Ponce-Monolith

Der Ponce-Monolith mit dem Sonnentor im Hintergrund. Wie bei allen Präsentationsmonolithen enden beide Arme des Monolithen in linken Händen, was bei der rechten Körperseite eine unmögliche akrobatische Geste darstellt. Der Grund für diese ungewöhnliche Darstellungsweise ist schwer zu erklären.

Der Ponce-Monolith (auch Ponce-Stele genannt, benannt nach dem bolivianischen Archäologen Carlos Ponce Sanginés) ist ein aus Andesit bestehender Monolith (genauer Stele) der Tiwanaku-Kultur. Er befindet sich in der Ruinenstätte Tiwanaku in Bolivien. Innerhalb der Ruinenstätte steht er im Zentrum von Kalasasaya.

Geschichte

Während einer Periode größerer Verwaltungsreformen der spanischen Kolonialisten im Jahr (oder nach) 1572 wurden die bedeutendsten Stelen der Ruinenstätte und der angrenzenden Stadt (darunter der Ponce-Monolith) während einer feierlichen Prozession markiert und anschließend begraben.
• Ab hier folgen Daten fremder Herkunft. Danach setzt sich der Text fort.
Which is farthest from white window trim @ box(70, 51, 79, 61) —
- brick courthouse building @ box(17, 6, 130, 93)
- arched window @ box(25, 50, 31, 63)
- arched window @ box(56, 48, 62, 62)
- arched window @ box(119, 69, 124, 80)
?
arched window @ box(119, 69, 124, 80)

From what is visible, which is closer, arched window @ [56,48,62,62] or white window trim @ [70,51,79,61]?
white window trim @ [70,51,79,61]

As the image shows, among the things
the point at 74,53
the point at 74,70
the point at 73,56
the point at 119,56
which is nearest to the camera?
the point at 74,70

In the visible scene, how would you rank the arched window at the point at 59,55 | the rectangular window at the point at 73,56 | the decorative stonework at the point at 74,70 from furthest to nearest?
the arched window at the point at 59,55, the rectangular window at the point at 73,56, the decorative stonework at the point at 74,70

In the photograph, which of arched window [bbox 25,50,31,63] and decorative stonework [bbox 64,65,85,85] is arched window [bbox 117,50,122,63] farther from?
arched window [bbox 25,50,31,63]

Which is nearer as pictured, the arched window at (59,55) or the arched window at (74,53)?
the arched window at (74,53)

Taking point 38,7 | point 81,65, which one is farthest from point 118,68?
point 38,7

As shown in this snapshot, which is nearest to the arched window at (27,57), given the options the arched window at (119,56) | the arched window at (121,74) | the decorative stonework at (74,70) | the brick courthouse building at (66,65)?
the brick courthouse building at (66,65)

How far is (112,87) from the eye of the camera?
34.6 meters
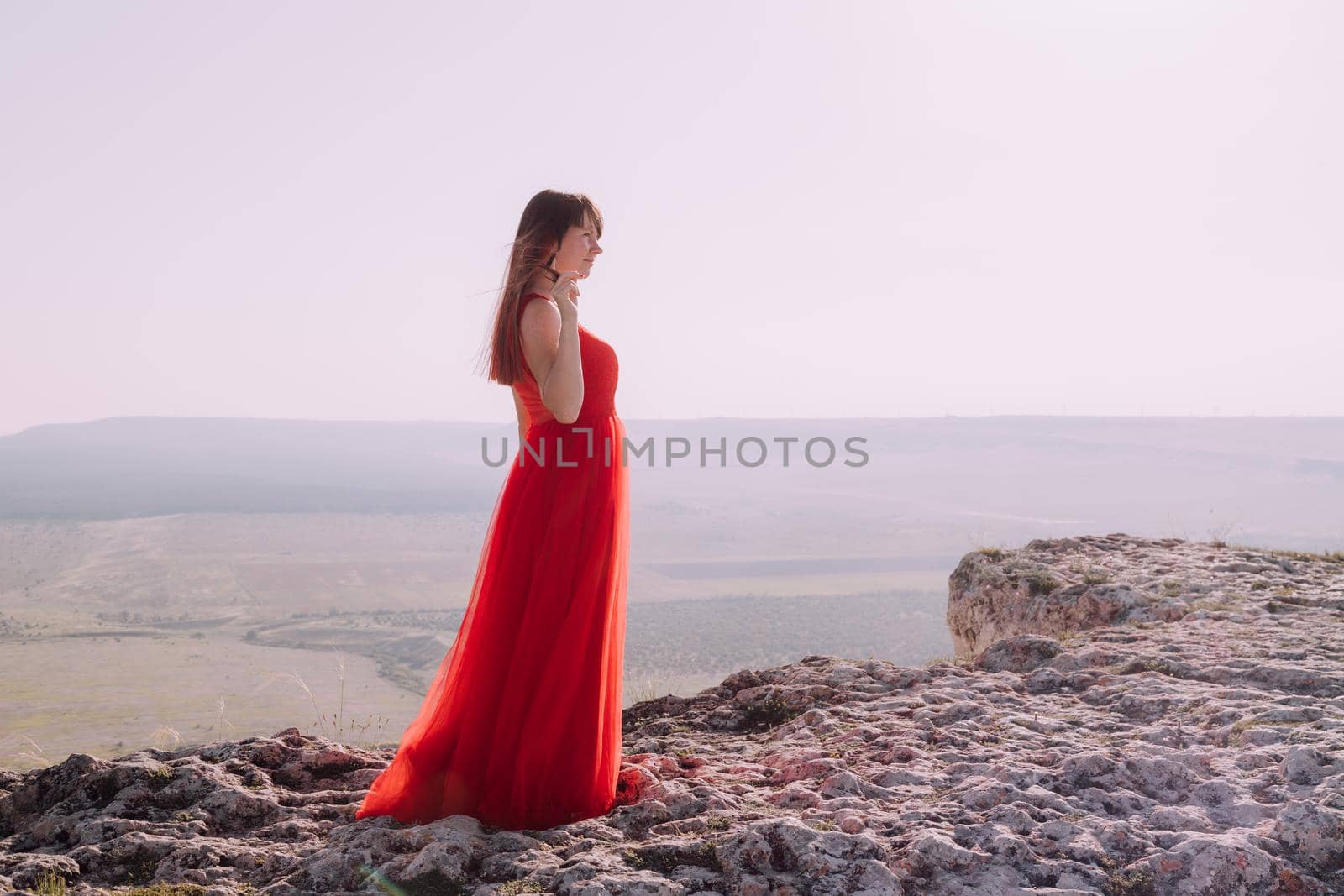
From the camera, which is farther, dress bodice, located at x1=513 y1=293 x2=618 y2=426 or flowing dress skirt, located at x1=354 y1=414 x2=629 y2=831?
dress bodice, located at x1=513 y1=293 x2=618 y2=426

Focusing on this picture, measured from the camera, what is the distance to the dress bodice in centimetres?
375

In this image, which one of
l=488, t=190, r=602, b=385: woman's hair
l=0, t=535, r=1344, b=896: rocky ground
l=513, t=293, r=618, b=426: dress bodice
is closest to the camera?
l=0, t=535, r=1344, b=896: rocky ground

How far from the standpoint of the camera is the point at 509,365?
3.68 metres

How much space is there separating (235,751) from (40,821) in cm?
78

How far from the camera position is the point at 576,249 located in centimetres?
363

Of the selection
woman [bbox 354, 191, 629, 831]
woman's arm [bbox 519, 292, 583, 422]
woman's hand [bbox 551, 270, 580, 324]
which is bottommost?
woman [bbox 354, 191, 629, 831]

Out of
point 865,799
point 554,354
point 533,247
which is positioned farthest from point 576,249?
point 865,799

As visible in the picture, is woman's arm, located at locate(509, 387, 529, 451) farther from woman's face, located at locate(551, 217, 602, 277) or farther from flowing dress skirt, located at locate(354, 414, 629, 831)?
woman's face, located at locate(551, 217, 602, 277)

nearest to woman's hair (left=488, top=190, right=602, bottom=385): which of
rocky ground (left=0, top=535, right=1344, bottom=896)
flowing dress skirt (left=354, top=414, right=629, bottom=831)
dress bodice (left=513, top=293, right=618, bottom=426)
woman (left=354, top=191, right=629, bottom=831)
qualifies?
woman (left=354, top=191, right=629, bottom=831)

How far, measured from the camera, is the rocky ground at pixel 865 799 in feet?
9.16

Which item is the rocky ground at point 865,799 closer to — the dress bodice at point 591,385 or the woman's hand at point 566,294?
the dress bodice at point 591,385

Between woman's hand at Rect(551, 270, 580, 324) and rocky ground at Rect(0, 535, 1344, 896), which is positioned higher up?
woman's hand at Rect(551, 270, 580, 324)

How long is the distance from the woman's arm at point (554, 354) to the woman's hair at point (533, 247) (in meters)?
0.10

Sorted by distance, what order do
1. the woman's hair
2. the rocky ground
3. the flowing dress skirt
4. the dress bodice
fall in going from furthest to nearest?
the dress bodice, the woman's hair, the flowing dress skirt, the rocky ground
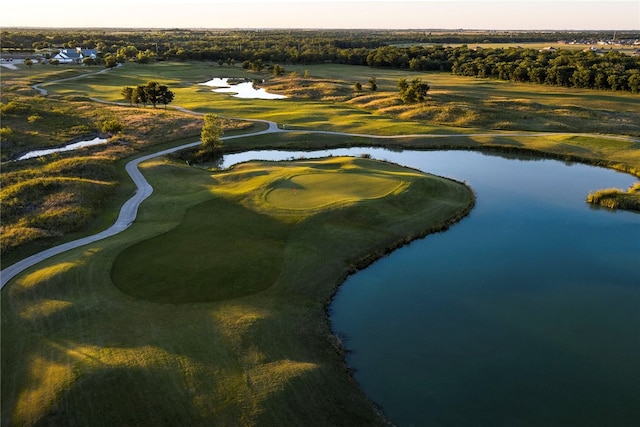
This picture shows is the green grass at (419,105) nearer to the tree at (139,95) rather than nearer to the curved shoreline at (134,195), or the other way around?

Dies lässt sich daraus schließen, dass sowohl der Ponce- als auch der Suñawa-Monolith Markierungen aufweisen: In den rechten Oberarm des Ponce-Monolithen wurde von den Spaniern ein Kreuz im „Cruz del Carmen“-Stil eingeritzt, bei dem das untere Segment der Form eines Zirkels ähnelt.[1] Ebenso wurde in den Körper des Suñawa-Monolithen die Inschrift „EL PRIMERO ENERO AÑO 1572“ („der erste Januar 1572“) eingeritzt. Die Stelen wurden anschließend von den Kolonialisten vergraben, möglicherweise um ihnen ein (aus ihrer Sicht) angemessenes „christliches Begräbnis“ zu ermöglichen. Der Ponce-Monolith wurde dann im Jahr 1957 intakt und in situ von einem Grabungsteam unter der Leitung des bolivianischen Archäologen Carlos Ponce Sanginés innerhalb der Monumentalstruktur Kalasasaya wiederentdeckt.[2][3]
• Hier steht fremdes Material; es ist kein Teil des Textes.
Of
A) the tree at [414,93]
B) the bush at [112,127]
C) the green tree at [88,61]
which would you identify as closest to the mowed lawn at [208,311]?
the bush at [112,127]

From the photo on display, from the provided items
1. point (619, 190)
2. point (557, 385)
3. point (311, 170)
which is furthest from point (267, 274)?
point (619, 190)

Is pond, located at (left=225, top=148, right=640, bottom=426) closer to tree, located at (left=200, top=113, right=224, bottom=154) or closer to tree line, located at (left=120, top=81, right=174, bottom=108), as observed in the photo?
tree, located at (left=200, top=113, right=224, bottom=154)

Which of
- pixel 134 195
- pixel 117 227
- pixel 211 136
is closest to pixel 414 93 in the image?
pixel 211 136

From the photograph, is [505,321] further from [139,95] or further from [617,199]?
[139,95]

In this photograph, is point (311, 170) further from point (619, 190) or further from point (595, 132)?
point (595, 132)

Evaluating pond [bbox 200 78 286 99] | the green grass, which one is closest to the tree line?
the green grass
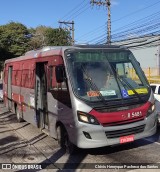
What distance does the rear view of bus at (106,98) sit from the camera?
7.44 metres

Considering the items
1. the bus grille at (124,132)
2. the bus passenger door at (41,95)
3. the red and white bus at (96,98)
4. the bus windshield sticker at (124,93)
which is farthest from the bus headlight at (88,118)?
the bus passenger door at (41,95)

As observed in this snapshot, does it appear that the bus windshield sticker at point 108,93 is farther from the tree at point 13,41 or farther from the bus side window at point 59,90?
the tree at point 13,41

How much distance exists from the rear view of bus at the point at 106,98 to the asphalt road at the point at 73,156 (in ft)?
1.39

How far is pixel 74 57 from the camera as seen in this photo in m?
8.15

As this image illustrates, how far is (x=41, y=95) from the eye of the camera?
1011cm

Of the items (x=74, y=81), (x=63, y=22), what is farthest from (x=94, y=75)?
(x=63, y=22)

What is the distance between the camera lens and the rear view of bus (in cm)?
744

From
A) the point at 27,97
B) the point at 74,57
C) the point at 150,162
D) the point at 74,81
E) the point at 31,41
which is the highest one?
the point at 31,41

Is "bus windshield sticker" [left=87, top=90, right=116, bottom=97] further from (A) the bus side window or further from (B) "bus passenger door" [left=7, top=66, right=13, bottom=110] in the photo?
(B) "bus passenger door" [left=7, top=66, right=13, bottom=110]

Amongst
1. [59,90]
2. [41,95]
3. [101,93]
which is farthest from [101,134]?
[41,95]

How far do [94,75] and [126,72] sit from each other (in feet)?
3.00

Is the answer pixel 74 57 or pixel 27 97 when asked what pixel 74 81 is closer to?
pixel 74 57

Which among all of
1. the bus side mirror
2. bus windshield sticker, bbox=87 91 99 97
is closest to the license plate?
bus windshield sticker, bbox=87 91 99 97

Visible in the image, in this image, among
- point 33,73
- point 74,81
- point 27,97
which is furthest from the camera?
point 27,97
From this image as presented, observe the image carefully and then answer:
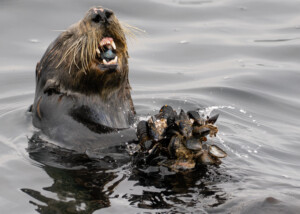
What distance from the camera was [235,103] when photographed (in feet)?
25.4

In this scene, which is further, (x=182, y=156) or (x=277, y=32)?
(x=277, y=32)

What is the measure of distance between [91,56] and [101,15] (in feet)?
1.21

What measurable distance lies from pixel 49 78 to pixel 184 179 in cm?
166

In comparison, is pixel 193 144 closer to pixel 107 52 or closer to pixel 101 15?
pixel 107 52

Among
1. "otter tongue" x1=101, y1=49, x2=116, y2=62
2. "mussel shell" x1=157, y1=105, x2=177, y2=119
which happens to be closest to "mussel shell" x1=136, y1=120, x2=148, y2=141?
"mussel shell" x1=157, y1=105, x2=177, y2=119

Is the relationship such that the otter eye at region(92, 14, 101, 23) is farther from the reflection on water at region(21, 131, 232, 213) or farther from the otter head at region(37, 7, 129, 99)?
the reflection on water at region(21, 131, 232, 213)

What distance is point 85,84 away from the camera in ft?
17.7

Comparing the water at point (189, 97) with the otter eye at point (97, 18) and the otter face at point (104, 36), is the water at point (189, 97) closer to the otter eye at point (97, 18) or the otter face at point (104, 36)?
the otter face at point (104, 36)

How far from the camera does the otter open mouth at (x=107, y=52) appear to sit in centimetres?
523

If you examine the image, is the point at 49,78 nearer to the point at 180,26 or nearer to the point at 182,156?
the point at 182,156

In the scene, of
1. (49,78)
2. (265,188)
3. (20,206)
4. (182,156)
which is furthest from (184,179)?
(49,78)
Am 24. Februar 2021 besprühten christliche Fanatiker im Rahmen eines „religiösen Aktes“ sowohl das Sonnentor von Tiwanaku, als auch den Mönch- und den Ponce-Monolithen mit Olivenöl. Dies könne nach der Meinung eines Konservierungsexperten möglicherweise zu einer Verschlechterung der lithischen Struktur der über 1500 Jahre alten Monolithen führen.[4][5]

Basisdaten

Seitenansicht des Ponce-Monolithen. Zu erkennen ist das sogenannte „Wellenband“, welches in anderer Konfiguration ebenso das Sonnentor von Tiwanaku und den Bennett-Monolithen ziert und Anadenanthera colubrina-Samensymbole, die sich am rockartigen Gewand befinden.
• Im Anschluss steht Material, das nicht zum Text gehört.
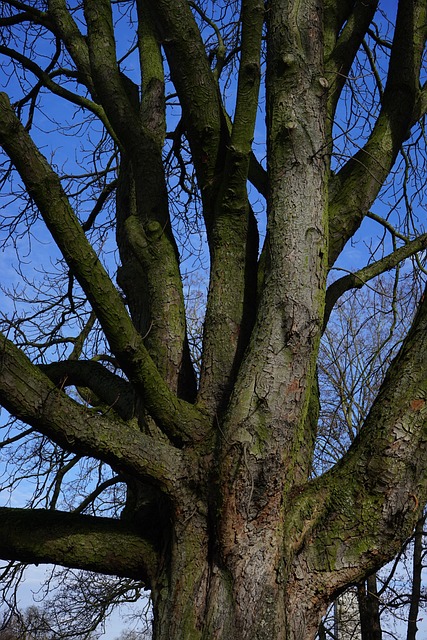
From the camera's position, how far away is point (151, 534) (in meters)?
3.11

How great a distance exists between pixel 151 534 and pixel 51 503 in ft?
8.16

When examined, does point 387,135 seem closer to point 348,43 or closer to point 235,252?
point 348,43

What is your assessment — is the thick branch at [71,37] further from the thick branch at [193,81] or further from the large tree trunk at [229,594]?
the large tree trunk at [229,594]

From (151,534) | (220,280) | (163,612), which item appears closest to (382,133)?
(220,280)

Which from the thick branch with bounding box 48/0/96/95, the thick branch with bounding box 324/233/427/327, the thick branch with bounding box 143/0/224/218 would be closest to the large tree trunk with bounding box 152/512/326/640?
the thick branch with bounding box 324/233/427/327

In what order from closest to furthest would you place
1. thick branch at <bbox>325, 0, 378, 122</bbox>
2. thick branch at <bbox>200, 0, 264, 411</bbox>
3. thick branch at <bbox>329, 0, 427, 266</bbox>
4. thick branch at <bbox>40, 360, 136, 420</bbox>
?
thick branch at <bbox>200, 0, 264, 411</bbox> < thick branch at <bbox>40, 360, 136, 420</bbox> < thick branch at <bbox>329, 0, 427, 266</bbox> < thick branch at <bbox>325, 0, 378, 122</bbox>

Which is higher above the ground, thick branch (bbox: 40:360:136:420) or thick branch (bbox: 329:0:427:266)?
thick branch (bbox: 329:0:427:266)

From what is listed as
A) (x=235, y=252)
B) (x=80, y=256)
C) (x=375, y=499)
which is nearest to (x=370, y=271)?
(x=235, y=252)

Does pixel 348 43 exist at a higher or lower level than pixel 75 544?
higher

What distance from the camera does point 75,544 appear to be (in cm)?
293

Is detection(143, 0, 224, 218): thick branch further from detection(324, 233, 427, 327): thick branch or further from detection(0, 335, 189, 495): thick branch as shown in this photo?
detection(0, 335, 189, 495): thick branch

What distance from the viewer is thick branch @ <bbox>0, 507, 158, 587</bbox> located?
9.59ft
Der aus sehr hartem vulkanischen Gestein (Andesit) bestehende Monolith ist 3 m groß. Der Ponce-Monolith gehört zusammen mit dem Bennett- und Mönch-Monolith zu den „großen drei“ Monolithen auf die sich Wissenschaftler zumeist fokussieren, da sie am besten erhalten und am besten zugänglich sind. Die Ikonografie der „Großen Drei“ ist allerdings nicht unbedingt repräsentativ für die große Vielfalt an Monolithen in Tiwanaku.[6] Der Ponce-Monolith ist einem bestimmten Monolithen-Genre der Tiwanaku-Kultur zuzuordnen, den sogenannten Präsentationsmonolithen.[7] Er ist neben dem Pachakama-Monolith, Suñawa-Monolith und dem Monolithen names „El Gigante“ (von dem nur noch der „Gigantenkopf“ vorhanden ist) einer der vier bekannten Monolithen aus Andesit. Alle anderen bei Tiwanaku gefundenen Monolithen – die entweder dem Genre der Präsentationsmonolithen oder dem der Monolith mit ausgestreckten Armen angehören – bestehen aus Sandstein.[8] Präsentationsstelen wie der Ponce-Monolith wurden von den Tiwanakanern strategisch innerhalb der Zeremonienkerne (meist in sogenannten „versunkenen Höfen“) positioniert und ausgerichtet.[9]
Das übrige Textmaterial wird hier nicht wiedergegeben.